Re: Features - QOTW: What are the best components for a £650 HTPC?
Quote:
Originally Posted by
MSIC
After recently building an Intel NUC-based OpenElec machine, a £100 version running a Celeron, and realising how stupidly large, power hungry, loud and unnecessary my mATX HTPC at home is, i couldnt possibly recommend anything else.
Therefore my £650 is as follows:-
£100 on Intel NUC
£15 on a 2GB DDR3 SODIMM (note that 2GB is already overkill)
£5 on a USB stick to install the OS on to (a 4GB stick is plenty)
£10 on a remote control (MCE)
A Synology 4 bay NAS for £275.
£250 worth of hard drives (probably a couple of WD Green 4TB's to begin with, then expand down the line as you'd need).
OpenElec on the SSD, and you're away.
^ This. I've replaced my Nvidia ION based boxes with these now.

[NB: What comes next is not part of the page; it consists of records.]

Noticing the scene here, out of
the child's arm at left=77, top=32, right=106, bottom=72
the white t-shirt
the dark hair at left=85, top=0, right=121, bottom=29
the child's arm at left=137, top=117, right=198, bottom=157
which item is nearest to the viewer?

Also 1GB is plenty for XBMC ... Intel also make a fanless NUC for about £100 now too. It's slower than the one you mention, but is fine if you don't have enormous libraries as it's still got all the HTPC playback stuff.
Re: Features - QOTW: What are the best components for a £650 HTPC?
I love Lian-Li PC-C37 case for my HTPC, as it takes matx boards, a normal ATX PSU and allows space for a normal optical drive. I have modded my one to include an LCD front panel. OpenELEC is a great distro for a HTPC.
Re: Features - QOTW: What are the best components for a £650 HTPC?
You could play around with an anniversary pentium + a cheap discrete card. I use a G3220 as a home server / plex server - and the thing plays blu-rays pretty ok.
Play around with that - You can probably even drop the r9 270X, as that pentium apparantly isnt too bad an overclocker.